◆ **Provided data**
━━━━━━━━

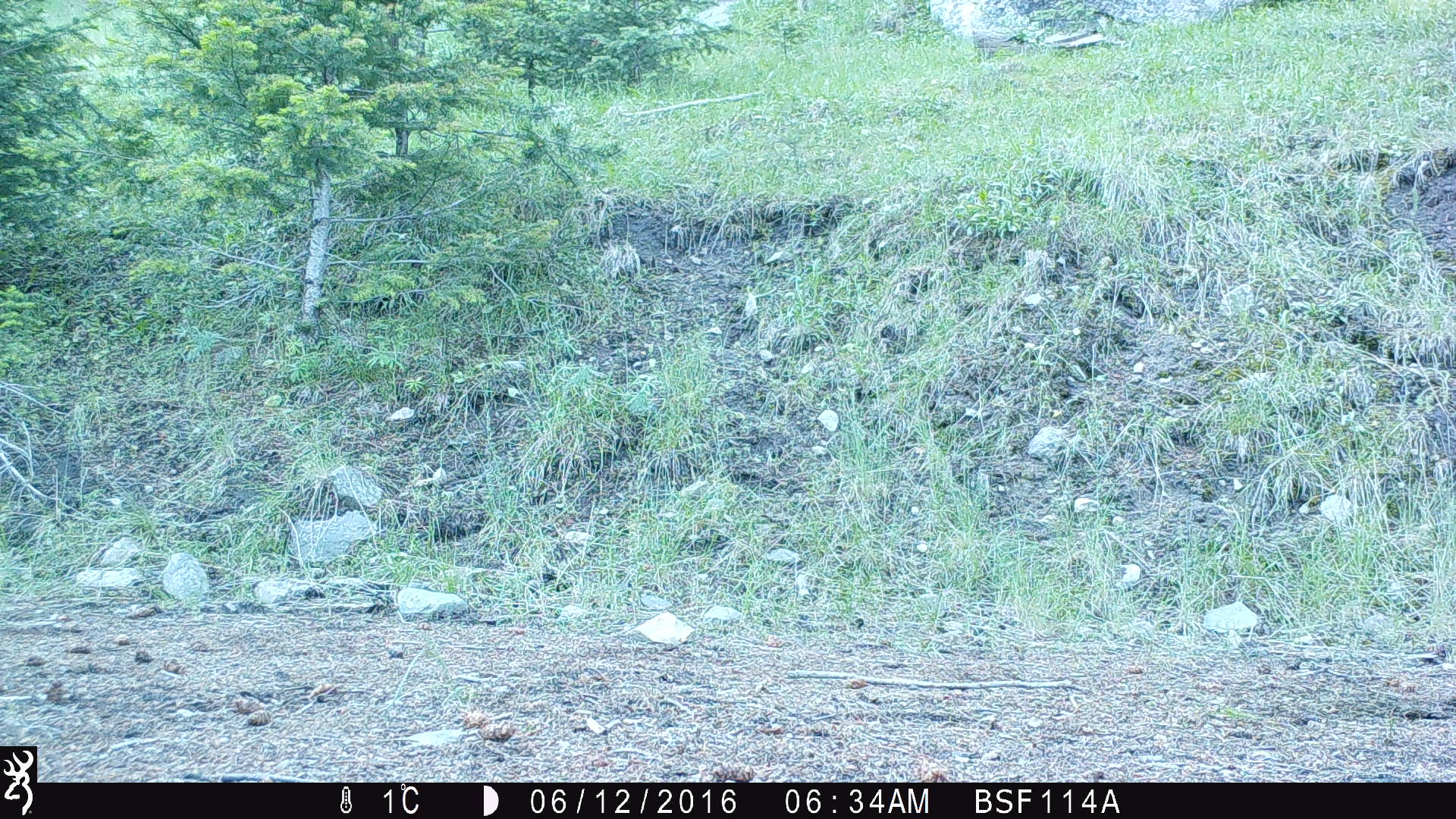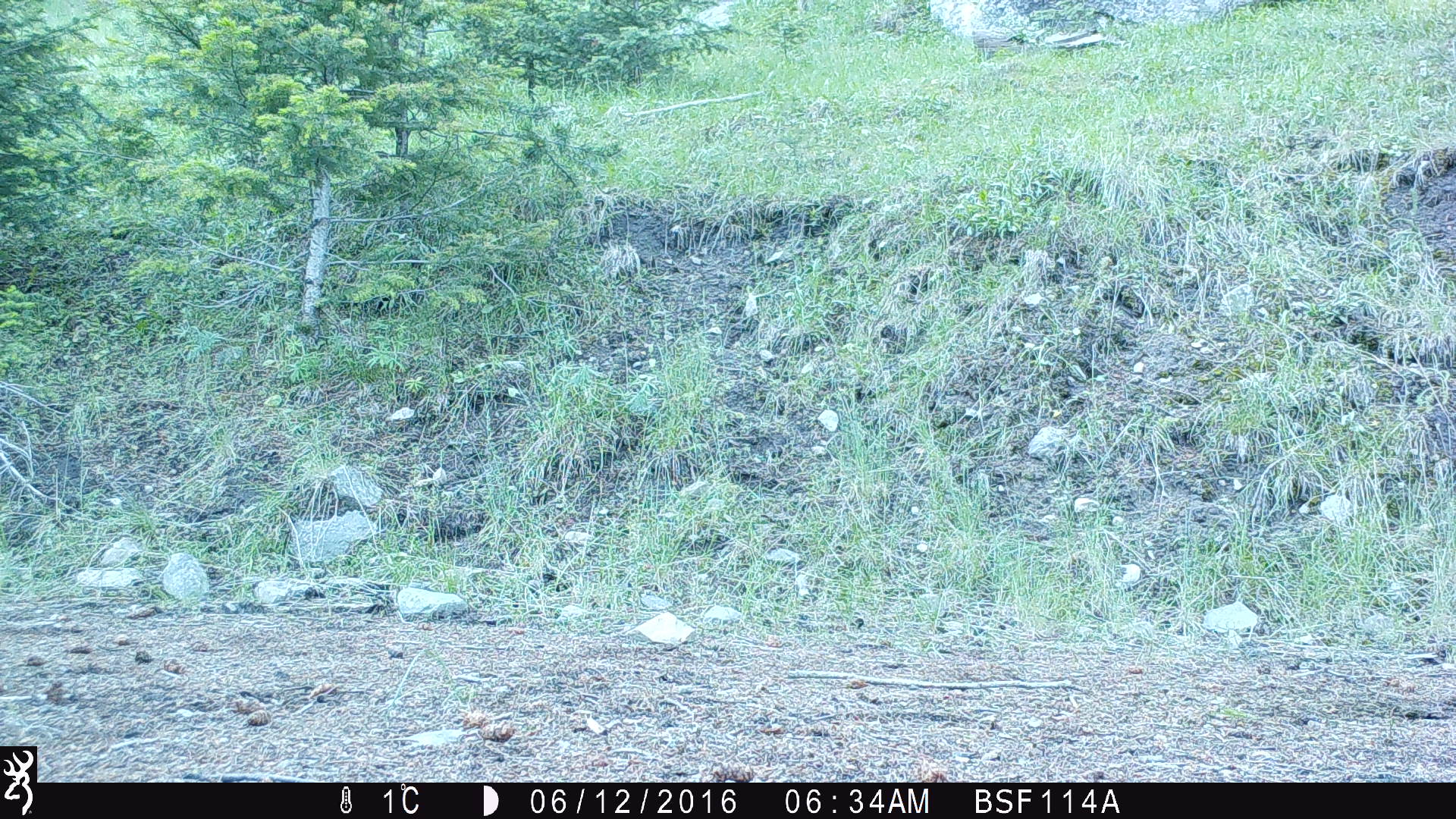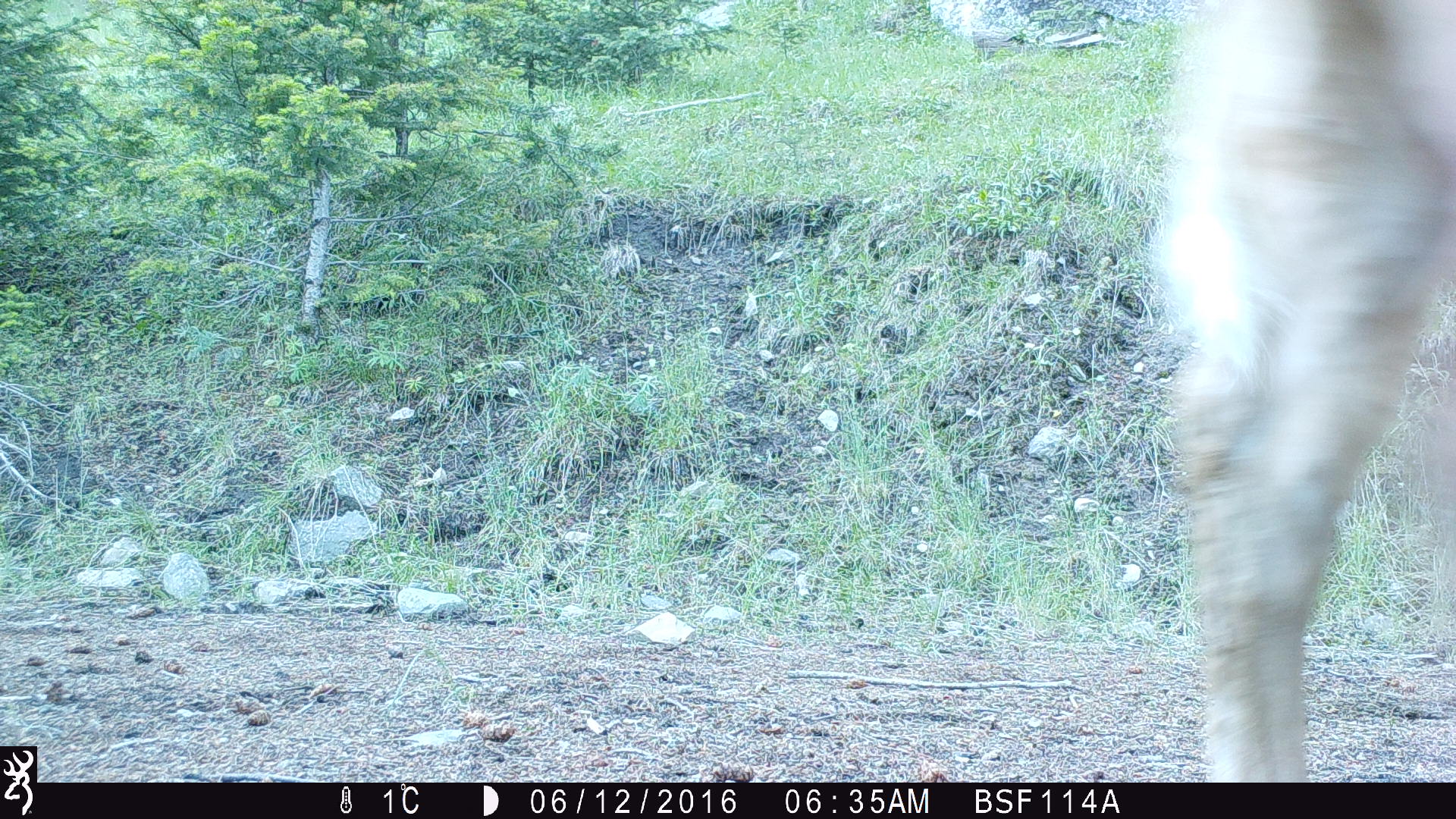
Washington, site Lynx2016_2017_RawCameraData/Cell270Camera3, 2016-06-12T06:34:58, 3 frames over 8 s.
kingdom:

━━━━━━━━

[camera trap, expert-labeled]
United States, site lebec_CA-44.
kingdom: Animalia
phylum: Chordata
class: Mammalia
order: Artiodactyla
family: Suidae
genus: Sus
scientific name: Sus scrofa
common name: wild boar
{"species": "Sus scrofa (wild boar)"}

━━━━━━━━

◆ **Exercise**
Within the data above, pick out all lines holding the word "site".

◆ **Written answer**
Washington, site Lynx2016_2017_RawCameraData/Cell270Camera3, 2016-06-12T06:34:58, 3 frames over 8 s.
United States, site lebec_CA-44.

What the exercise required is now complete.